Others include "Dash Away All," which revolves around a man (Matt Long) who has just locked his keys and phone in his car. He requests help from two strangers (Catherine Parker and Mekeda Declet), who circle the parking lot in their colorful van, only to be cursed with a pox from the two due to having a peculiar thing in common with the ladies. Once again, it's a shaky premise made even more odd because of how the two strangers come to apply the curse based on the information they get from the man when he's on the phone with roadside assistance. Then there's "Arose Such a Clatter," which barely even registers as the simplest of Christmas evil before abruptly concluding, and the finale, "All Through the House," which stars 2 Broke Girls' Jonathan Kite and Crazy Rich Asians' Constance Wu in a pitiful parody of The Twilight Zone and A Christmas Carol — be warned, it's not nearly the fascinating amalgamation for which you're hoping.
The big problem is the McKendry's storylines for each of these shorts. Most are interesting ideas but aren't given the development and time to succeed. They feel truncated, while at the same time, misbegotten as they don't deliver a cogent story nor any payoff. As we continue to cut back to Max and Jenna, it's like the two writers are running out of things for the clearly uncomfortable couple to say and do, which I suppose shouldn't be much of a surprise given that the context in which we are seeing these shorts doesn't make a bit of sense. The editing also does a big disservice to these shorts. Had it solely been for their largely obtuse nature, I'd say the whole execution was off, but the way the editing clearly struggles to coherently piecemeal these vignettes together makes it all the more evident how discombobulated things were from the jump.
User Amy Searles on the website Letterboxd makes an interesting observation about All the Creatures Were Stirring — one that helped me put my gripes in better perspective. She comments about the greatly supportive and encouraging horror community present in Los Angeles, where All the Creatures Were Stirring was based, and opines that perhaps that's what ultimately crippled such a potential-filled project.
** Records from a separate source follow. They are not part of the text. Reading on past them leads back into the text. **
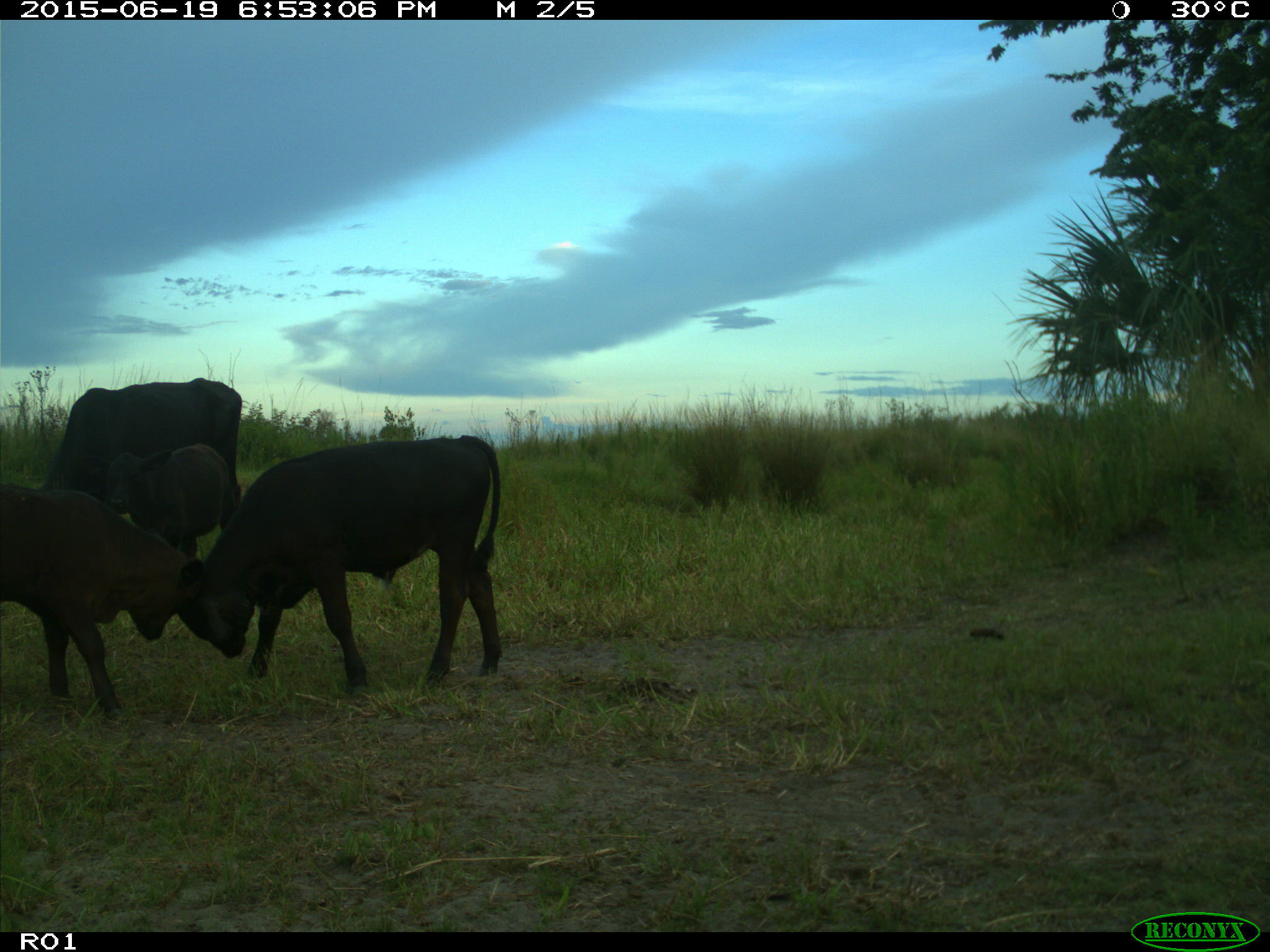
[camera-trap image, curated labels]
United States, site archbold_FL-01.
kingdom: Animalia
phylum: Chordata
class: Mammalia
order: Artiodactyla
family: Bovidae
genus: Bos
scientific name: Bos taurus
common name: domestic cow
Bos taurus (domestic cow).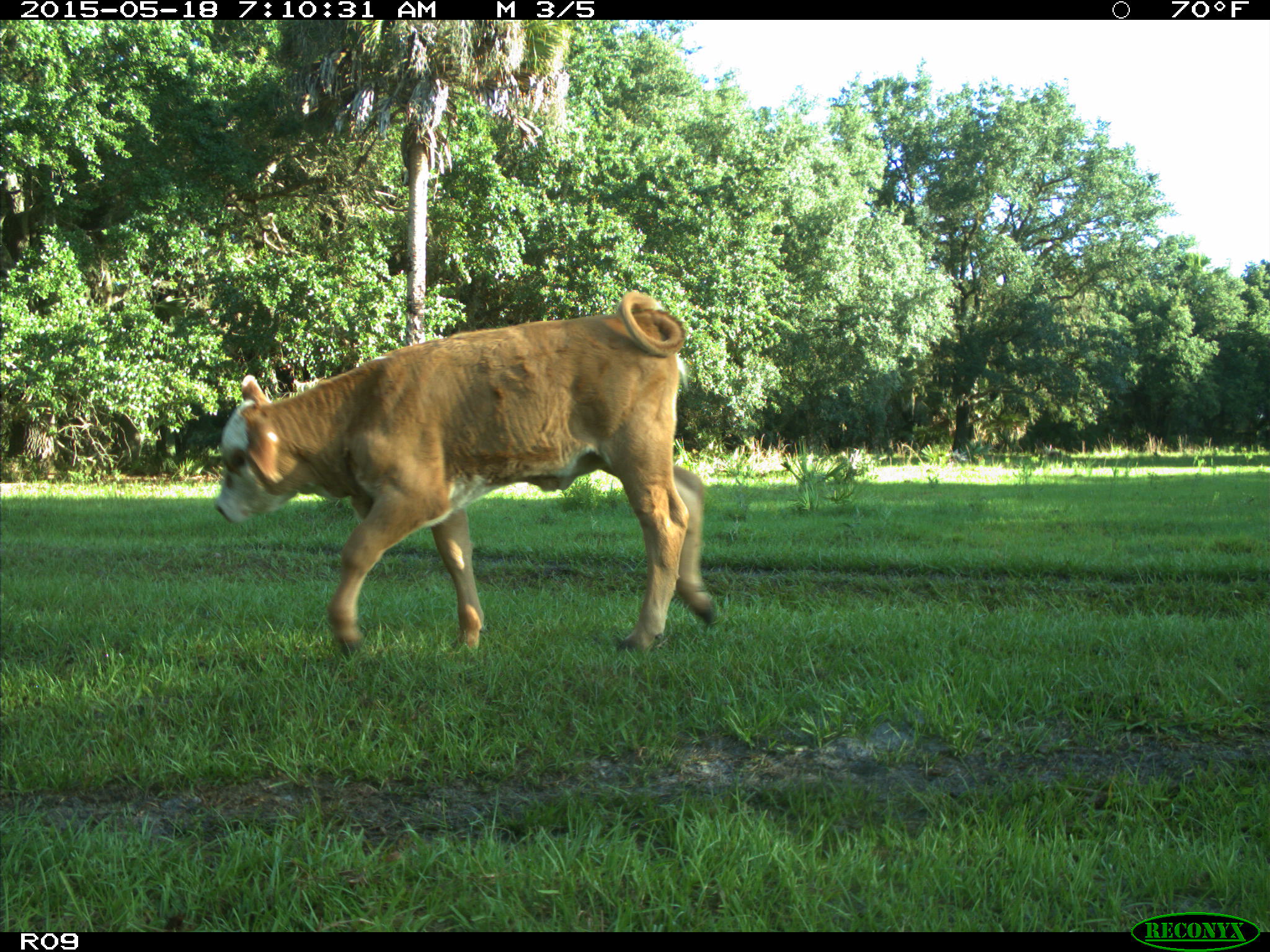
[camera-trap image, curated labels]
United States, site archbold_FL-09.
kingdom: Animalia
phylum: Chordata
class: Mammalia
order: Artiodactyla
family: Bovidae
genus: Bos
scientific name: Bos taurus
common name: domestic cow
Bos taurus (domestic cow).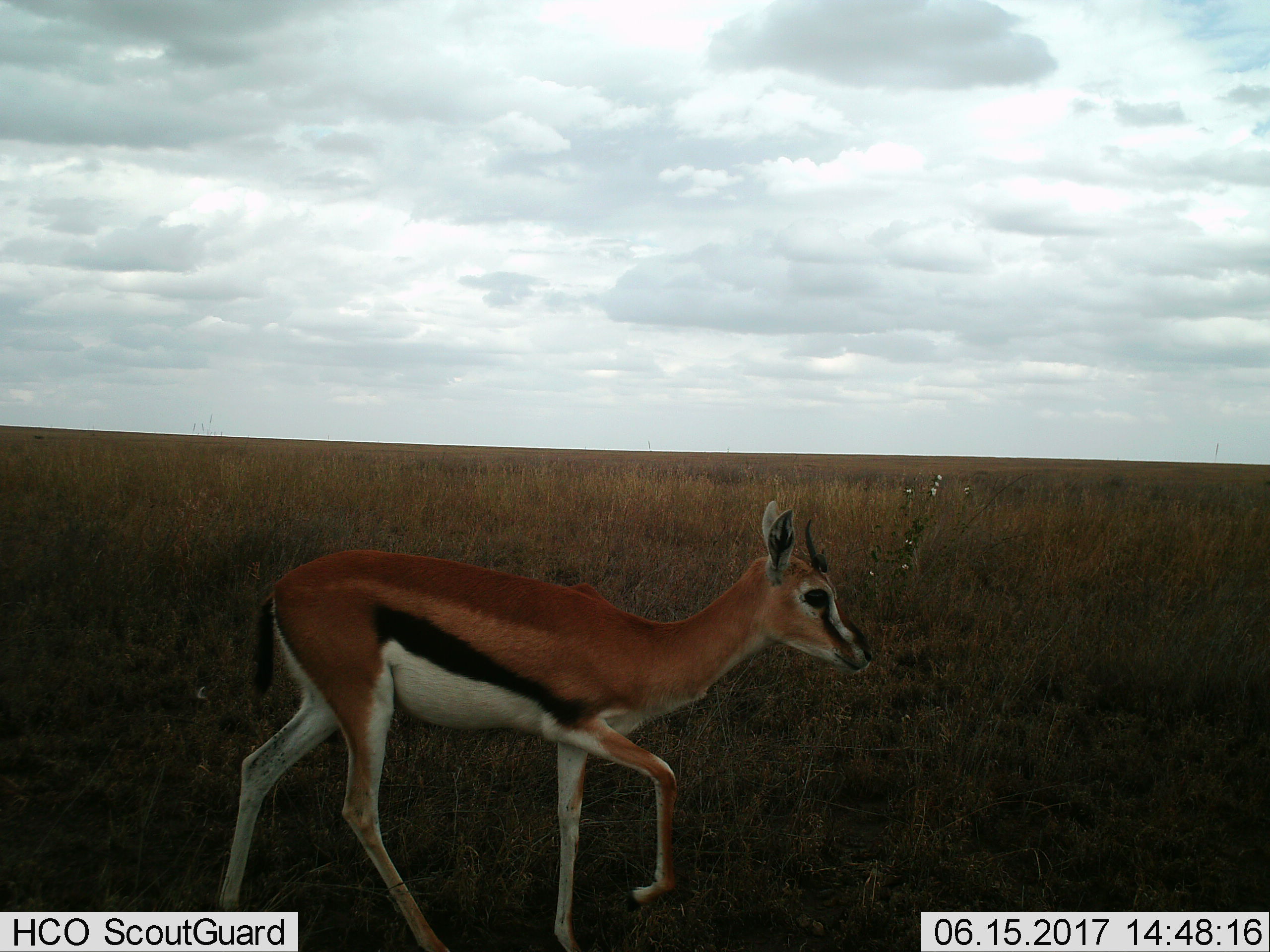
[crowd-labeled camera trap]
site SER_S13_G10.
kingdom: Animalia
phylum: Chordata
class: Mammalia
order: Artiodactyla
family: Bovidae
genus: Eudorcas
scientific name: Eudorcas thomsonii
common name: thomson's gazelle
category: gazellethomsons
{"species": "gazellethomsons (thomson's gazelle) (Eudorcas thomsonii)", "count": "1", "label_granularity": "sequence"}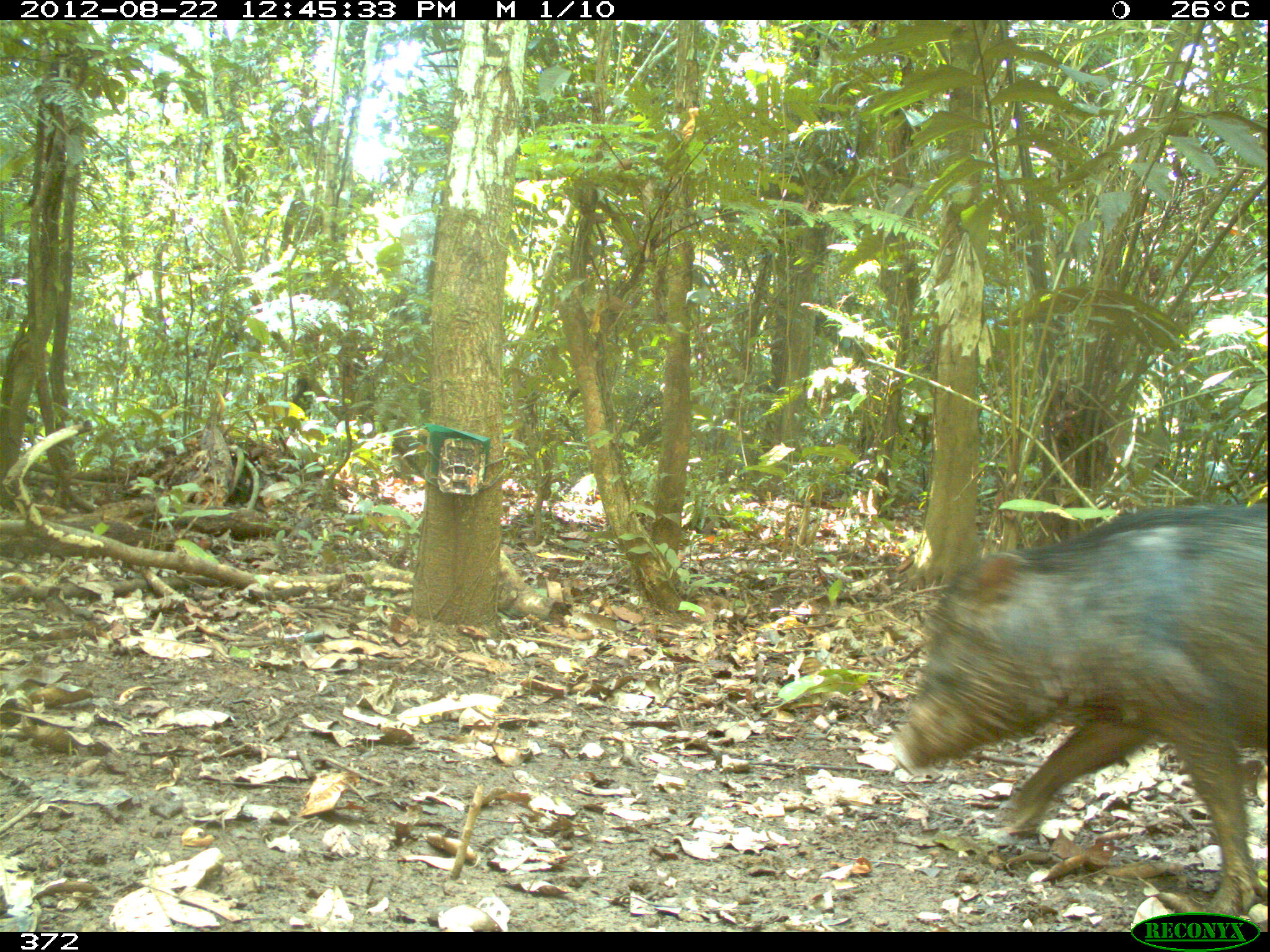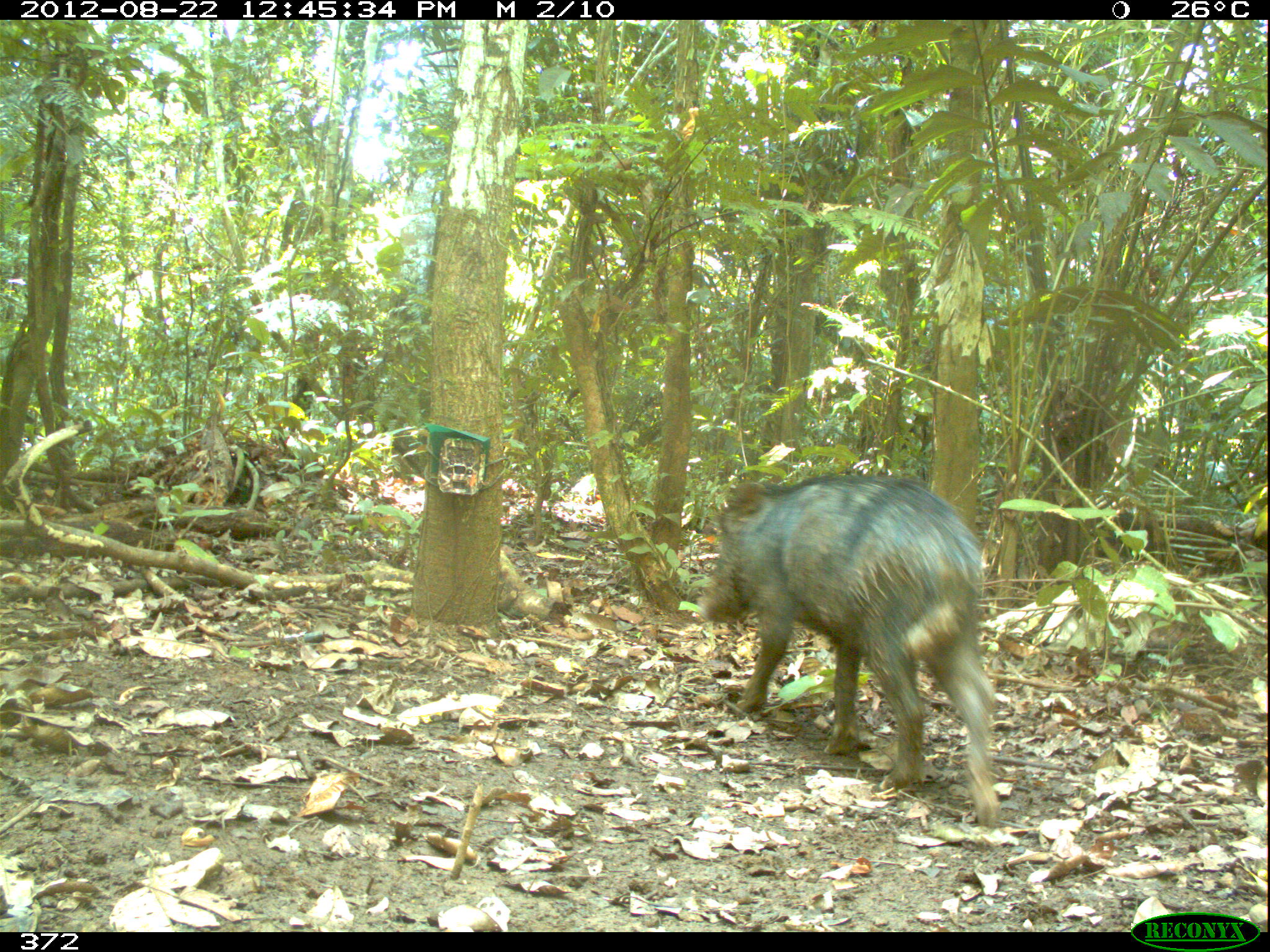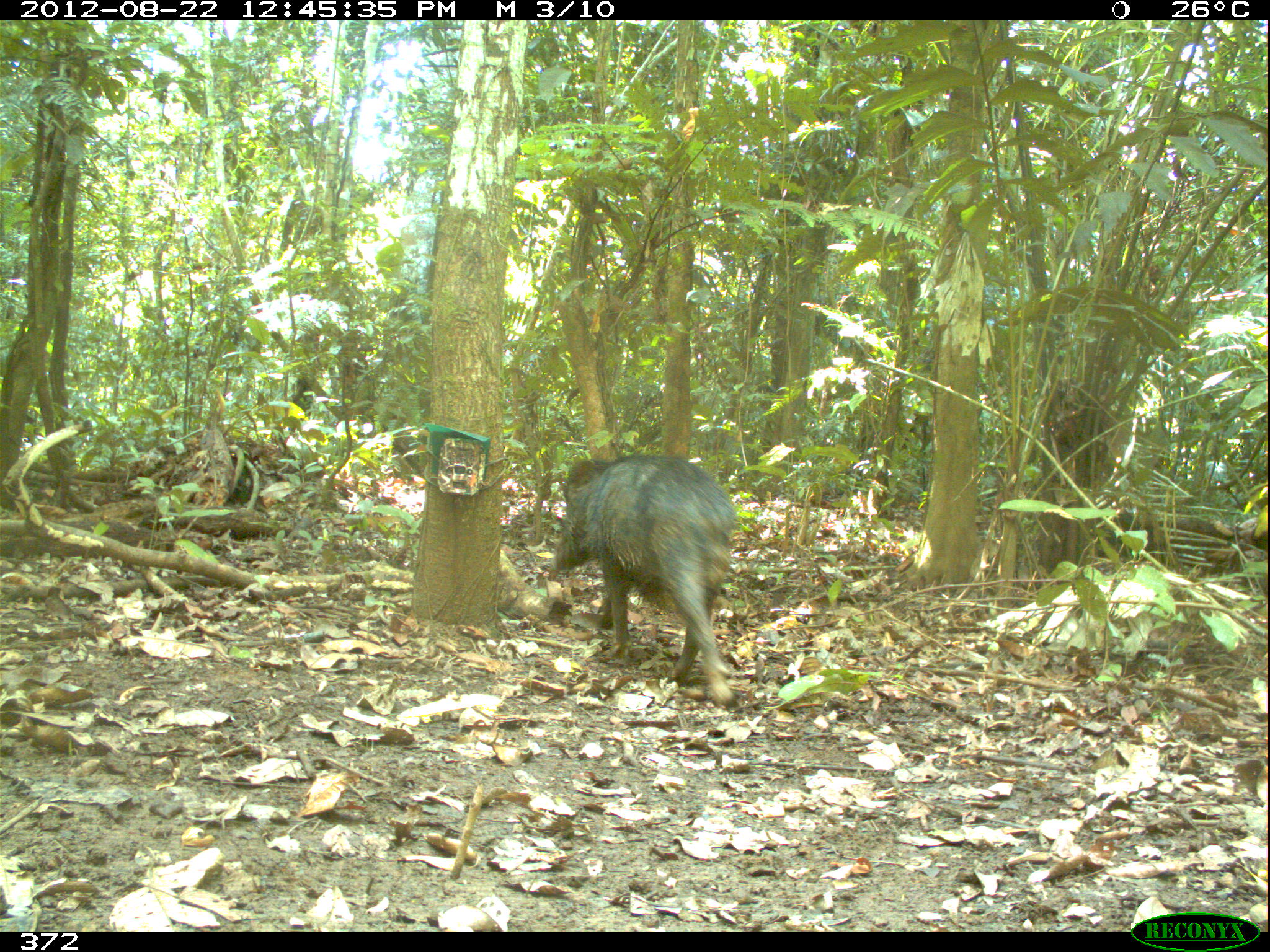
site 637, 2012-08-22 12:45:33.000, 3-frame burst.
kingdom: Animalia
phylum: Chordata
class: Mammalia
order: Artiodactyla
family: Tayassuidae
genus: Tayassu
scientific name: Tayassu pecari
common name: white-lipped peccary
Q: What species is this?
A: Tayassu pecari (white-lipped peccary).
It's very possible to believe that the McKendry's film received little to no constructive criticism from anyone involved, and as such, the film suffers in every way possible from bad writing, hokey editing, and even the most disappointing of wraparound stories. I, too, bring this up because that appears to be the only reasonable justification I can offer as to why such a short, simple but ultimately confusing anthology film like this could arise from the minds of two very talented, necessary individuals in the horror community. It's a sobering reminder that even the most creative souls can produce something so terribly underwhelming — and goes on to reaffirm there is difficultly in trying to capture and do something you love and have studied for much of your life.
Starring: Graham Skipper, Ashley Clements, Constance Wu, Jonathan Kite, Matt Long, Catherine Parker, and Mekeda Declet. Directed by: Rebekah and David Ian McKendry.